*Input records*
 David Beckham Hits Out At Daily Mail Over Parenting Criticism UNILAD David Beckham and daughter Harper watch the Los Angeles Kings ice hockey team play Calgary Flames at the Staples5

---

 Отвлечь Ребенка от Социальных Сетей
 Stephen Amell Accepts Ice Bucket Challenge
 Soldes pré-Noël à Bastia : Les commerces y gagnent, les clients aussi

*Instructions for the task*
Look back at the data above. Transcribe exactly the lines starting at the line that contains "Stephen Amell Accepts Ice Bucket Challenge" and ending at the line that contains "Soldes pré-Noël à".

*Output of the task*
 Stephen Amell Accepts Ice Bucket Challenge
 Soldes pré-Noël à Bastia : Les commerces y gagnent, les clients aussi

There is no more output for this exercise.